__Exercise material__.
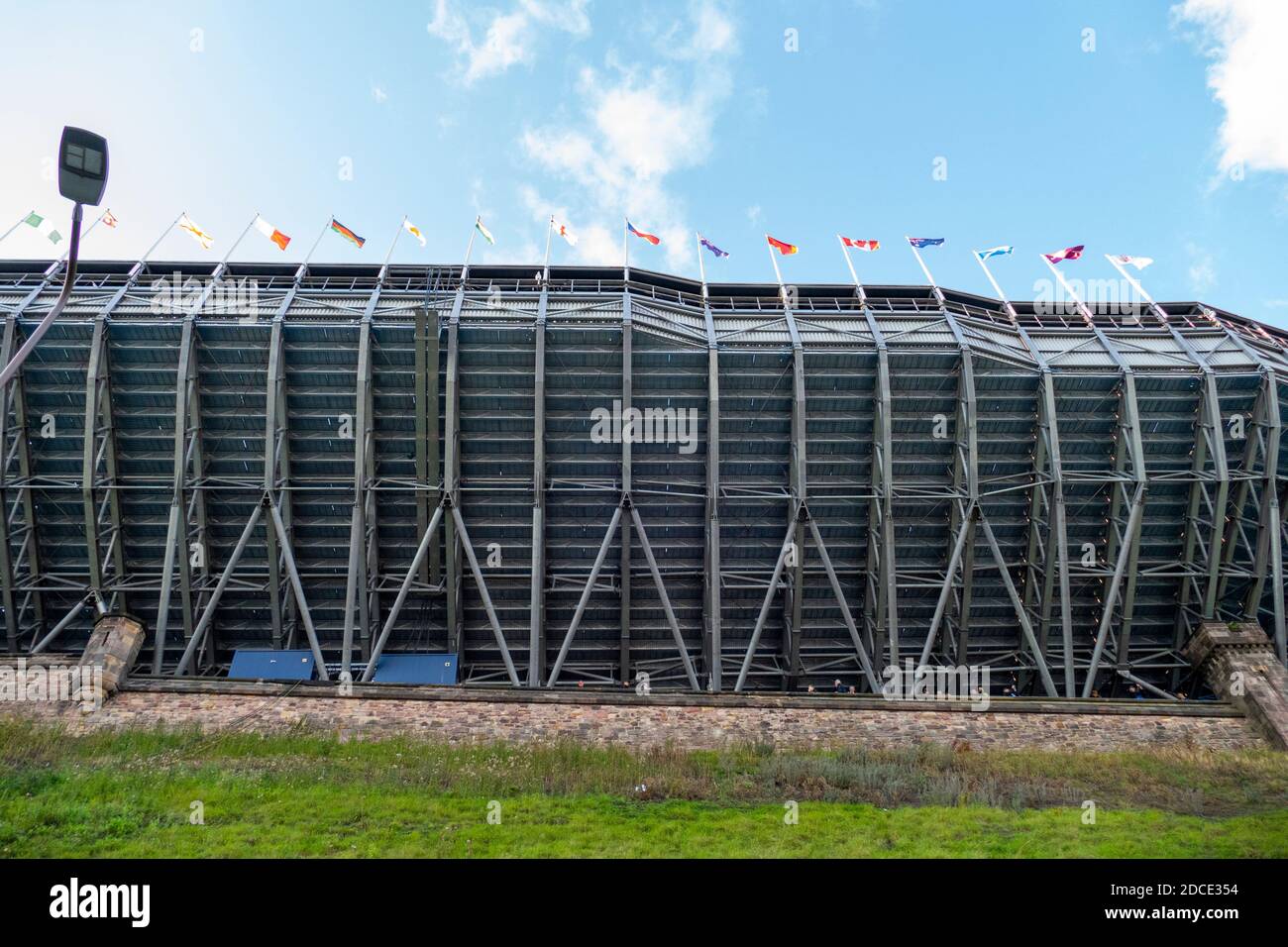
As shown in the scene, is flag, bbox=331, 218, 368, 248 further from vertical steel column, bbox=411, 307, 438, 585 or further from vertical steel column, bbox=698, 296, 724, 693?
vertical steel column, bbox=698, 296, 724, 693

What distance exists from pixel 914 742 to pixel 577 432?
49.6 ft

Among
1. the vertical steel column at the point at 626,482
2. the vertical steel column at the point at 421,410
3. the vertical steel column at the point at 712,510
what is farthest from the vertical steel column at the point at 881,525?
the vertical steel column at the point at 421,410

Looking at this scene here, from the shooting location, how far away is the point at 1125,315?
3184 centimetres

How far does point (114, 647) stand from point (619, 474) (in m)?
16.4

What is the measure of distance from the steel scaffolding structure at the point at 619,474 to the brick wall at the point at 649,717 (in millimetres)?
5095

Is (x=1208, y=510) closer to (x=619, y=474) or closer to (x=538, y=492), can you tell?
(x=619, y=474)

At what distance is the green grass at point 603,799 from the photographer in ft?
49.4

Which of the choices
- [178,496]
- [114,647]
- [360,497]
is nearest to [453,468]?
[360,497]

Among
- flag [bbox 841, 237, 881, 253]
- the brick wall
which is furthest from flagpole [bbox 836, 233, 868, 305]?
the brick wall

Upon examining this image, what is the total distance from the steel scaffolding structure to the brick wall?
5095 mm

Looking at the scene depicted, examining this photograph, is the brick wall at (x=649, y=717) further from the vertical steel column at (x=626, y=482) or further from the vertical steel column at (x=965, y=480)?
the vertical steel column at (x=626, y=482)

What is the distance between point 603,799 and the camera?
57.0 ft

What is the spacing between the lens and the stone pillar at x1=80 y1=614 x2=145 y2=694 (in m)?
20.9
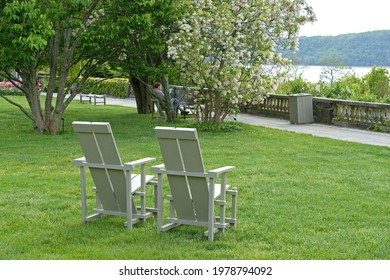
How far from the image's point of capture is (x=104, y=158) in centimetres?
743

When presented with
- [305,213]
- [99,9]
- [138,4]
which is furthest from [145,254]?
[99,9]

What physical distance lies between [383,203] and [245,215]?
6.37 ft

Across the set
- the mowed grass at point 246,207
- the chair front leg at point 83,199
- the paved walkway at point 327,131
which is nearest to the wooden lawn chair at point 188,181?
the mowed grass at point 246,207

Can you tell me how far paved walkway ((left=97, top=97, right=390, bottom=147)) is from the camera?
16.8m

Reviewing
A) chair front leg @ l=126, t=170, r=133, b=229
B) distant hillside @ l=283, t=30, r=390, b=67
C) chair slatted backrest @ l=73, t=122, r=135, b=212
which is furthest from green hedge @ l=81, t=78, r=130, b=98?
chair front leg @ l=126, t=170, r=133, b=229

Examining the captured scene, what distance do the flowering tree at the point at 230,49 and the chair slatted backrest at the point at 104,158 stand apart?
10285 millimetres

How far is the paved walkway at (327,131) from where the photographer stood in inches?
660

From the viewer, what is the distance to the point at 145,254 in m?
6.39

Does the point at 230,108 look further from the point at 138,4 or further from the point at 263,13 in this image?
the point at 138,4

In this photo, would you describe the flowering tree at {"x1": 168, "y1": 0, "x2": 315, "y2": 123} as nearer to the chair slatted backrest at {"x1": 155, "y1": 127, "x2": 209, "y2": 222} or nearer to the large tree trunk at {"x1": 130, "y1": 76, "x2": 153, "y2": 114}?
the large tree trunk at {"x1": 130, "y1": 76, "x2": 153, "y2": 114}

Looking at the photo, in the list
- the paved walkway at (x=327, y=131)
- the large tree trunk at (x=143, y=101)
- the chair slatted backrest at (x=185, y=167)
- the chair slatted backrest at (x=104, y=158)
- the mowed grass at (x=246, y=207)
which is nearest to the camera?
the mowed grass at (x=246, y=207)

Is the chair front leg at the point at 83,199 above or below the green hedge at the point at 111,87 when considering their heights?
below

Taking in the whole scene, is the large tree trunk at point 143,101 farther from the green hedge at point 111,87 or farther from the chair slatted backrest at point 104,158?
the chair slatted backrest at point 104,158

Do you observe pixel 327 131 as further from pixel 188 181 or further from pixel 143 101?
pixel 188 181
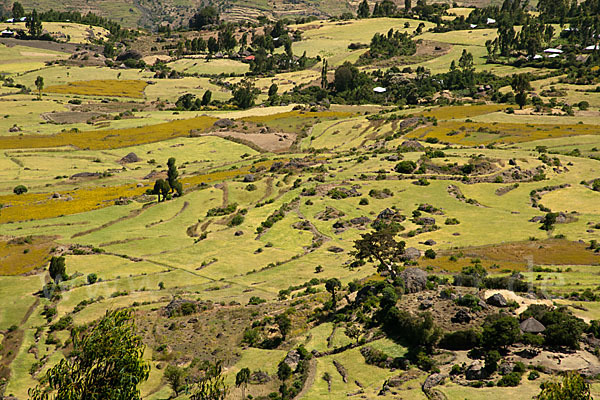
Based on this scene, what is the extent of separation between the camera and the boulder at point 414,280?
6525cm

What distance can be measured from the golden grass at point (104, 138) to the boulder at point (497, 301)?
5547 inches

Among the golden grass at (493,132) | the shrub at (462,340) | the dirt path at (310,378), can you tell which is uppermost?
the golden grass at (493,132)

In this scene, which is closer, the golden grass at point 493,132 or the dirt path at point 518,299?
the dirt path at point 518,299

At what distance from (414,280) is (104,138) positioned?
143228 millimetres

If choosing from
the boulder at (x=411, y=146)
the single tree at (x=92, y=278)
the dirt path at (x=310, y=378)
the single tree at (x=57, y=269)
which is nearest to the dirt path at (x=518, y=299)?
the dirt path at (x=310, y=378)

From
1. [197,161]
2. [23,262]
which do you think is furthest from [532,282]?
[197,161]

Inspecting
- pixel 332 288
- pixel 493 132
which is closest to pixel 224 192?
pixel 332 288

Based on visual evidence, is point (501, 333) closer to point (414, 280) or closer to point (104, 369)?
point (414, 280)

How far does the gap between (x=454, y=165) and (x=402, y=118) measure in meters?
58.6

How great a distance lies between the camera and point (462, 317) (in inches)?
2263

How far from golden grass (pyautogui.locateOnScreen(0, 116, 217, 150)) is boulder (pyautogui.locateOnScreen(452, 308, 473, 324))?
141 metres

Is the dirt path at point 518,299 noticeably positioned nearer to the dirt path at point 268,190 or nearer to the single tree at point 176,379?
the single tree at point 176,379

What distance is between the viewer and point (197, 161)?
16662 cm

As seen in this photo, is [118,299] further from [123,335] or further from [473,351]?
[473,351]
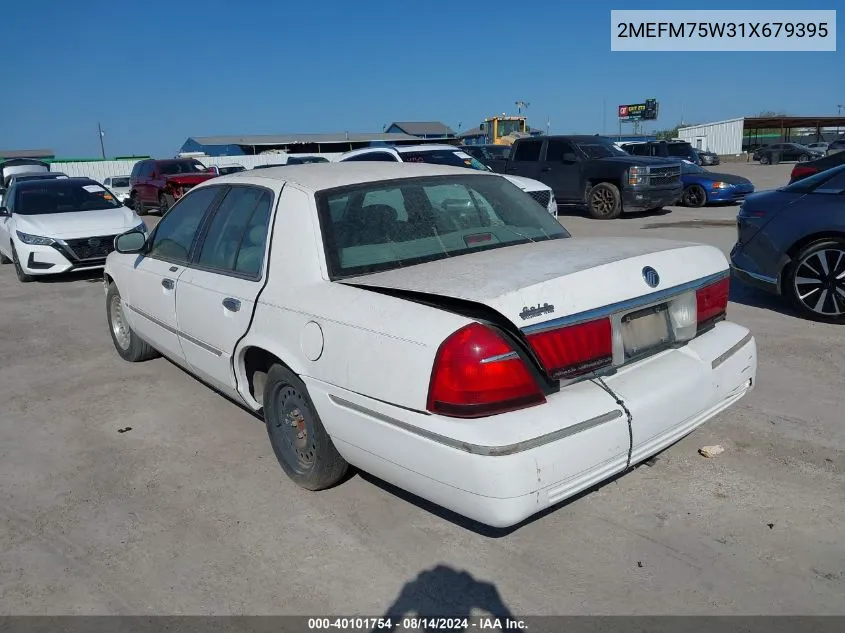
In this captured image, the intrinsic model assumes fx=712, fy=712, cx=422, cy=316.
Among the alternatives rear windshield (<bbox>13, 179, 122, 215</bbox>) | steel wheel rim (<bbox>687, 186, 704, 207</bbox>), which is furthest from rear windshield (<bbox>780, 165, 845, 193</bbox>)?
steel wheel rim (<bbox>687, 186, 704, 207</bbox>)

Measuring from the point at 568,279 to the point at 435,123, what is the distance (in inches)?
3050

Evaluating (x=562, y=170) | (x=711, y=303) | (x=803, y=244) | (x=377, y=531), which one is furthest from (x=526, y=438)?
(x=562, y=170)

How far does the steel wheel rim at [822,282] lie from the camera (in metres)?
6.02

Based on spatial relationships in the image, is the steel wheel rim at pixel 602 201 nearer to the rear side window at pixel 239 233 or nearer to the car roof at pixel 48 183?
the car roof at pixel 48 183

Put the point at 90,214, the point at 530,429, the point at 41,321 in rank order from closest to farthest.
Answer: the point at 530,429 → the point at 41,321 → the point at 90,214

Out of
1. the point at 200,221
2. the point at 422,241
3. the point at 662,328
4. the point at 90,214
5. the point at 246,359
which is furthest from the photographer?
the point at 90,214

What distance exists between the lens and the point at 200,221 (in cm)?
443

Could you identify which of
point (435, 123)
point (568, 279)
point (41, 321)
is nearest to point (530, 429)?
point (568, 279)

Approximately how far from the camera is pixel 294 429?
12.0 ft

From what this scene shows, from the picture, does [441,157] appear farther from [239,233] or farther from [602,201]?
[239,233]

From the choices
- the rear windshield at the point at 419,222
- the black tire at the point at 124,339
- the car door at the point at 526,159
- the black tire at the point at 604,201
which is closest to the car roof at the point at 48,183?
the black tire at the point at 124,339

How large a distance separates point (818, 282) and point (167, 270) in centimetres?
531

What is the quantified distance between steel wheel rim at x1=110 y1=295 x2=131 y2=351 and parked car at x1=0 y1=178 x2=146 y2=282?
3.99 metres

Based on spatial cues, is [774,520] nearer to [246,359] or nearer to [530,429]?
[530,429]
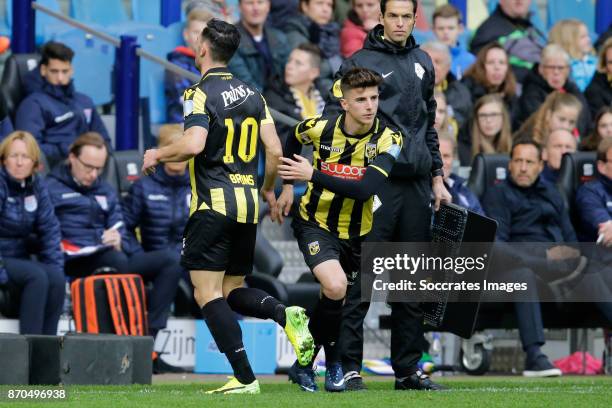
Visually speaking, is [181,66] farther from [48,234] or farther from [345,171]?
[345,171]

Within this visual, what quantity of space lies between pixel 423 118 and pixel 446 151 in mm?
3608

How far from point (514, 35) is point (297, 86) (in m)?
3.03

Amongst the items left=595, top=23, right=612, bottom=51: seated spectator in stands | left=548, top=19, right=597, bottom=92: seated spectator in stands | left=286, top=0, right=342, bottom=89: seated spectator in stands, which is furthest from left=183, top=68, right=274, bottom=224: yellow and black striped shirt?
left=595, top=23, right=612, bottom=51: seated spectator in stands

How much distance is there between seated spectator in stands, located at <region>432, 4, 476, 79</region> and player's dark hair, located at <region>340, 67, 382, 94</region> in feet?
22.9

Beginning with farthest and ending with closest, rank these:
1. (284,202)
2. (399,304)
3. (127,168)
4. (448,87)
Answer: (448,87), (127,168), (399,304), (284,202)

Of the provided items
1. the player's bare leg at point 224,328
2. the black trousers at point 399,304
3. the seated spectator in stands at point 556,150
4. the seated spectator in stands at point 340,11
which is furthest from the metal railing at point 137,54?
the player's bare leg at point 224,328

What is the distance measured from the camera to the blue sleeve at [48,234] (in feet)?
36.5

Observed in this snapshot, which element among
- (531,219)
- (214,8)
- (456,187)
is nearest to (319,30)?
(214,8)

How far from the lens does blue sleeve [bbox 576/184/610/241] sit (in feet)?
40.8

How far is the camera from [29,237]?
11.2 metres

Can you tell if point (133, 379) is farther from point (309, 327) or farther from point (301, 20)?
point (301, 20)

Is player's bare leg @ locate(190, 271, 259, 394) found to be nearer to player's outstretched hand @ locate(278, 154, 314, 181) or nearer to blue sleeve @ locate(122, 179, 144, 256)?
player's outstretched hand @ locate(278, 154, 314, 181)

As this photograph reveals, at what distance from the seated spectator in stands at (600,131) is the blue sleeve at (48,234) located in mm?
4950

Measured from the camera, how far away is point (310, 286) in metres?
12.1
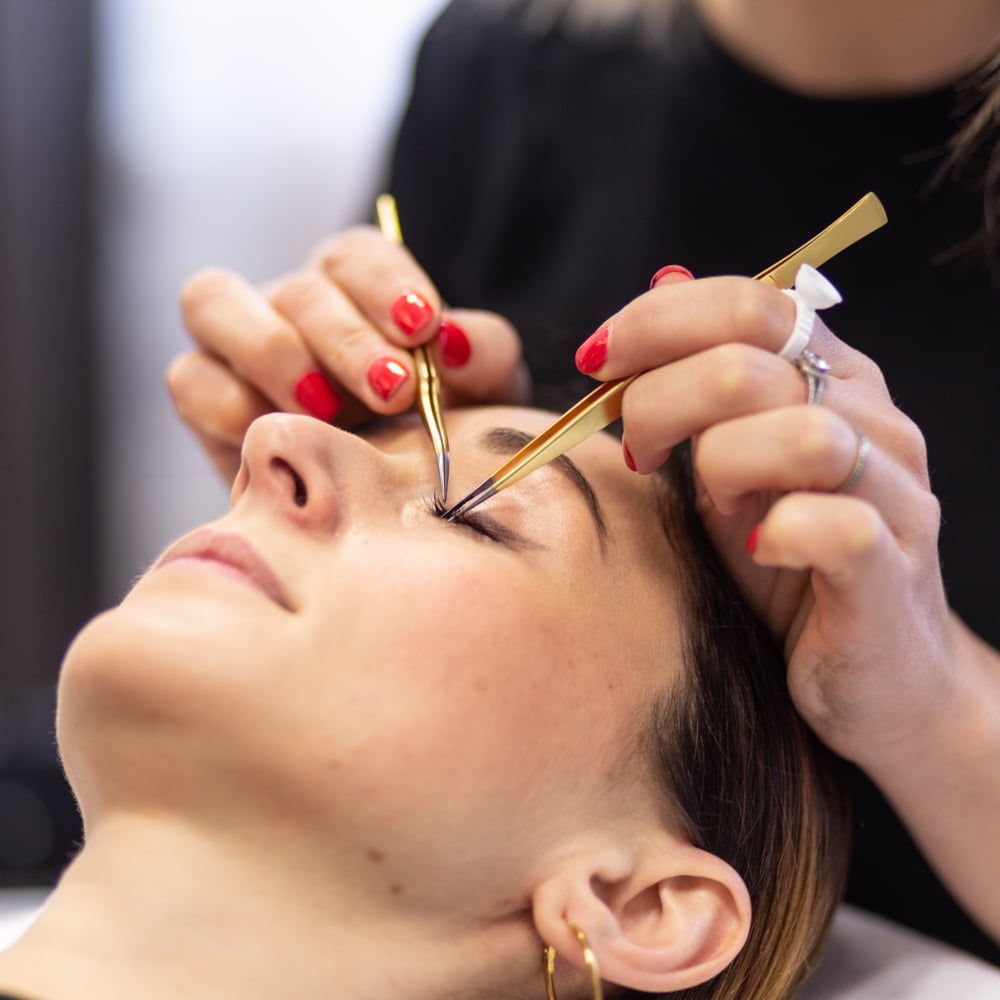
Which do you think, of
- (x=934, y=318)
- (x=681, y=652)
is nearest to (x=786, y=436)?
(x=681, y=652)

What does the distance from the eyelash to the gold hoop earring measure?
0.28 metres

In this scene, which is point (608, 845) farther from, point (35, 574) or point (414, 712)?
point (35, 574)

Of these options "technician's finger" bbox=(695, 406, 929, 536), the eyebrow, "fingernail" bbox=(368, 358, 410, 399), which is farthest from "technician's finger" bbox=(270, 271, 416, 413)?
"technician's finger" bbox=(695, 406, 929, 536)

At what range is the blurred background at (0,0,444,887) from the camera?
197cm

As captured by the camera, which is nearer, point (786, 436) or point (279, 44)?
point (786, 436)

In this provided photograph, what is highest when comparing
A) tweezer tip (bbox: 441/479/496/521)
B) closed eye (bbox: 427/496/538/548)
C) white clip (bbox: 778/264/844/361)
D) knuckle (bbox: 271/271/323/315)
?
white clip (bbox: 778/264/844/361)

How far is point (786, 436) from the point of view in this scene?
67 cm

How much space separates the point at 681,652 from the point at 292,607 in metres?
0.31

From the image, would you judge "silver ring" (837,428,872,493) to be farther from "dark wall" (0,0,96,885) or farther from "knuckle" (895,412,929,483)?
"dark wall" (0,0,96,885)

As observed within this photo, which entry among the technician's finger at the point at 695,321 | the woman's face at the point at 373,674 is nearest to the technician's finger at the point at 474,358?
the woman's face at the point at 373,674

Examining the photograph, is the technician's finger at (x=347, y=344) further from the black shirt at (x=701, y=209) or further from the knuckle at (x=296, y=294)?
the black shirt at (x=701, y=209)

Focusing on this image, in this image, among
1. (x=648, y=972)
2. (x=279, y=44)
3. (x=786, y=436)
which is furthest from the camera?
(x=279, y=44)

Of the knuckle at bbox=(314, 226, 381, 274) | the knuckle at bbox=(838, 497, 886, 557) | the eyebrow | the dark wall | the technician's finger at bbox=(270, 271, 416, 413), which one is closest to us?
the knuckle at bbox=(838, 497, 886, 557)

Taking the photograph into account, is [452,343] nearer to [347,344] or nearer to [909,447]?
[347,344]
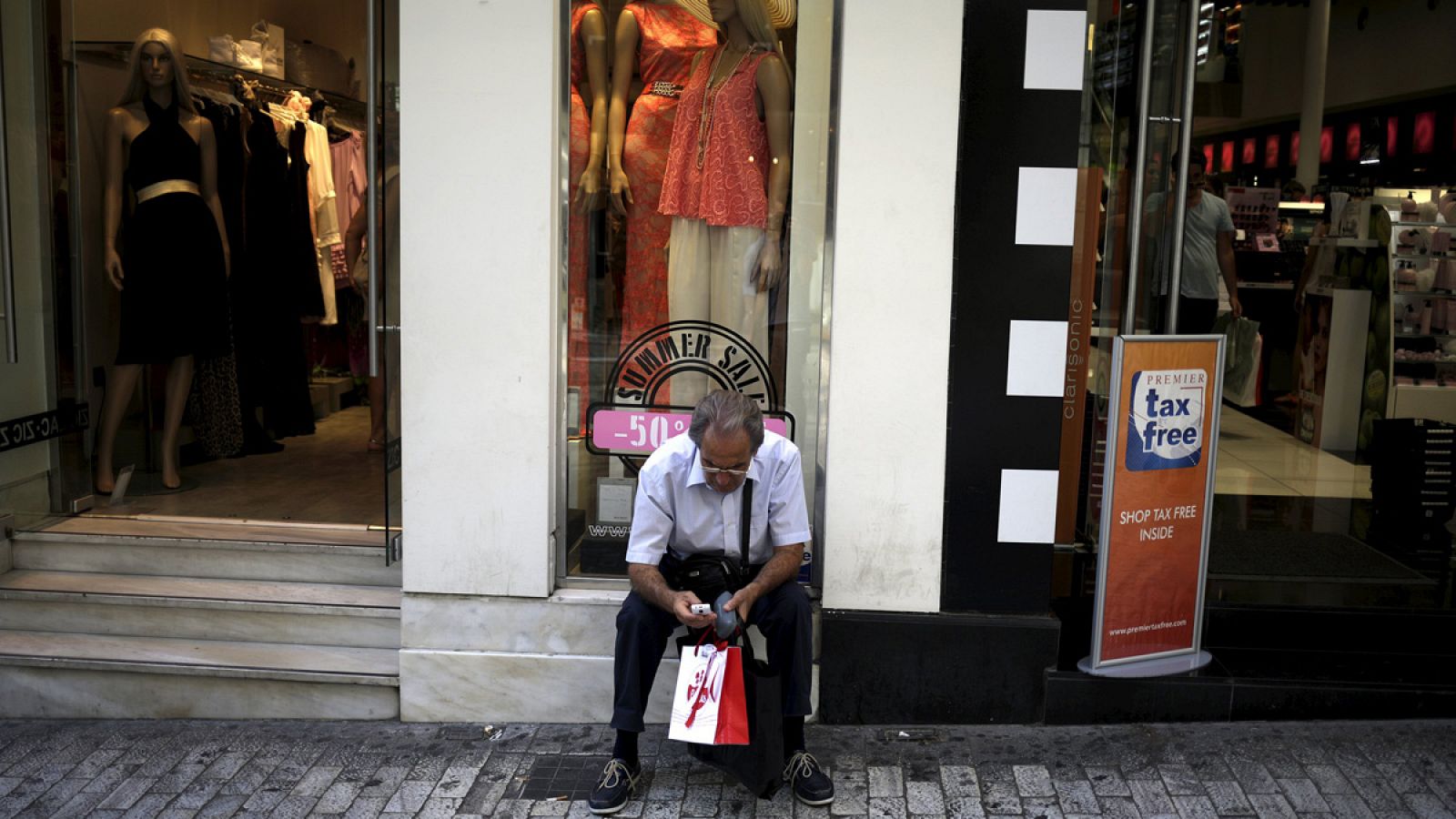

__Given task__.
Please pick out and copy in full every line above that contains the word "space". Case counts.

__The completed task__.
Within this visual, what quantity of space lies between pixel 423 118 and pixel 446 151 in mm?
How much space separates the point at 681,652 from the point at 292,607 in metres?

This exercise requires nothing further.